Army spokesman Lt. Col. Ernesto Torres said the Army headquarters was
temporarily moved to Zamboanga City so Tolentino could personally
supervise the military operations in Sulu against the Abu Sayyaf,
particularly the band of Radullan Sahiron, Albader Parad and Abu Pula.

“We would like to assure the family of our comrades who died in
Sulu recently that they should not worry, we will not let their sacrifices
go to waste, we will continue to pursue the Abu Sayyaf and the rogue MNLF
(Moro National Liberation Front) bandits so that we can end
terrorism,” Torres said.

Tolentino, who will reach the mandatory retirement age of 56 on Aug.
24, said the 10-day period is not a self-imposed deadline.

“It is not practical to have deadlines in our operations,” he
said. “There would be significant results in 10 days.”

President Arroyo ordered Tolentino to temporarily move the Army
headquarters from Fort Bonifacio in Makati to Zamboanga City.

Torres said Mrs. Arroyo ordered the Army to give priority to the
logistics, administrative and personnel support to front-line troops in
Basilan and Sulu.

“There can be slight changes in the normal functions of the Army
headquarters,” he said.

“As I earlier said, his experience, his knowledge and assets of our
commanding general may be used because he has been in the area for a
long time so that the solution of the problem against terrorism in the area
would be hastened.”

Torres said Tolentino and some members of his staff have already
flown to Jolo yesterday to supervise operations against the terrorists.

Tolentino will oversee the theater of operations in Basilan and Sulu
in place of area commanders, he added.

Torres said with Tolentino in Mindanao, provisions for the troops
would be immediate, instead of having to pass through the usual channels.

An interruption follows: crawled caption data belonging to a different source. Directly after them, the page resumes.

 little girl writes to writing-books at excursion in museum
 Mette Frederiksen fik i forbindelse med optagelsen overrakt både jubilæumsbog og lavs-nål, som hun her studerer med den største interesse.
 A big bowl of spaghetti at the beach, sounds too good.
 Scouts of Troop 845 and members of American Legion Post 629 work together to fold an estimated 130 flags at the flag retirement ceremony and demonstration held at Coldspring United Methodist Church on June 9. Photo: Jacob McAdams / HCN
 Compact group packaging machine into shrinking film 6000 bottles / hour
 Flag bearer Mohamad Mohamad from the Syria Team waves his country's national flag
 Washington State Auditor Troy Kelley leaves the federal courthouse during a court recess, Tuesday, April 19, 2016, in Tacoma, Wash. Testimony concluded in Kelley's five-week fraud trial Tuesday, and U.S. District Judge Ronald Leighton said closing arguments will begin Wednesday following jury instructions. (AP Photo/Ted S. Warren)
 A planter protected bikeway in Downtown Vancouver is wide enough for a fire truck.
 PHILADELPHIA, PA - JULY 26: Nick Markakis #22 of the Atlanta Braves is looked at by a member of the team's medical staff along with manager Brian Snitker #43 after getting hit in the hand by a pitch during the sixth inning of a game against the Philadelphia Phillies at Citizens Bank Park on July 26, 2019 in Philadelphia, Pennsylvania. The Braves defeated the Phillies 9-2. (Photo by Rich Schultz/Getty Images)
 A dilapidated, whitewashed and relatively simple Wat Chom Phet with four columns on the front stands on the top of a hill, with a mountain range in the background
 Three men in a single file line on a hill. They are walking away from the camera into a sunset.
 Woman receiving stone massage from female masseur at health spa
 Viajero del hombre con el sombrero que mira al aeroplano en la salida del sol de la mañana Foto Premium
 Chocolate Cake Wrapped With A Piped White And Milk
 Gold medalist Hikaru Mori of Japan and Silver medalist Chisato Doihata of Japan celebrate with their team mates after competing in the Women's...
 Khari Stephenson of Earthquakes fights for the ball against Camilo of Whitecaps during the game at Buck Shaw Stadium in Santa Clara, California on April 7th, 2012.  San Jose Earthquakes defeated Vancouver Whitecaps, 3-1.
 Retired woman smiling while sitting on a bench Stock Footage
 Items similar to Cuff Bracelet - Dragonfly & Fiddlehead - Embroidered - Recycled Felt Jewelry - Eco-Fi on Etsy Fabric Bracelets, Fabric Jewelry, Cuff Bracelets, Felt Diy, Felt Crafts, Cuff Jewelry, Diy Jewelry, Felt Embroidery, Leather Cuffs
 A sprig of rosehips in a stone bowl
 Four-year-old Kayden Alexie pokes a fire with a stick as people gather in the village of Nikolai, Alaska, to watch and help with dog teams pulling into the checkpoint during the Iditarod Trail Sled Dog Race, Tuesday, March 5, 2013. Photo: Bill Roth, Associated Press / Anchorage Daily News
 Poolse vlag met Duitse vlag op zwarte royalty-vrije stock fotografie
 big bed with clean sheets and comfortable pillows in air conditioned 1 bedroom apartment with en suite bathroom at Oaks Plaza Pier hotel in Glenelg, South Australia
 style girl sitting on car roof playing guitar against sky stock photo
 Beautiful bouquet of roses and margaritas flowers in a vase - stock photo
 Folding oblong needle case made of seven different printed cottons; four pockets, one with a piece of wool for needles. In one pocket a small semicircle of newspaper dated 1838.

“It will go direct to the commanding general whatever it is, in
terms of personnel, logistics or anything to support the operations there and at

the same time because our commanding general has long operated there
since he was junior officer, and when he became brigade commander in the
province of Sulu, his experience, knowledge and his assets can be used
so that we can hasten the solution to the problem and run after the
terrorists,” he said.

Torres said the Army will focus on field operations to easily
identify the enemy.

“We know that they are elusive, it’s just like we are fighting a
faceless enemy because our enemy here, the face that we only know are
their senior leaders referring to the Abu Sayyaf members, but their men
in rank, none, we don’t have their faces so they easily blend with the
populace, with the community, so now that we have initiated contact, we
have to sustain the operations so that there will be an end, we are
hoping, we are doing our best to finish off the Abu Sayyaf,” he said.

Teodoro, Esperon arrive in Jolo

Defense Secretary Gilbert Teodoro and Armed Forces chief Gen.
Hermogenes Esperon landed in Jolo at dawn yesterday to meet military field
commanders to plan a bigger offensive against the Moro National Liberation Front
(MNLF) and the Abu Sayyaf.

Speaking to troops upon his arrival, Esperon warned the rebels to
surrender or face punitive action.

Esperon and Teodoro visited wounded soldiers and attended the funeral
of 19 of the 25 slain soldiers under the 33rd Infantry Battalion at Armed
Forces Western Mindanao Command headquarters in Camp Don Basilio
Navarro, Zamboanga City.

Armed Forces public information chief Lt. Col. Bartolome Bacarro said
Teodoro, Esperon and Tolentino later flew to Basilan.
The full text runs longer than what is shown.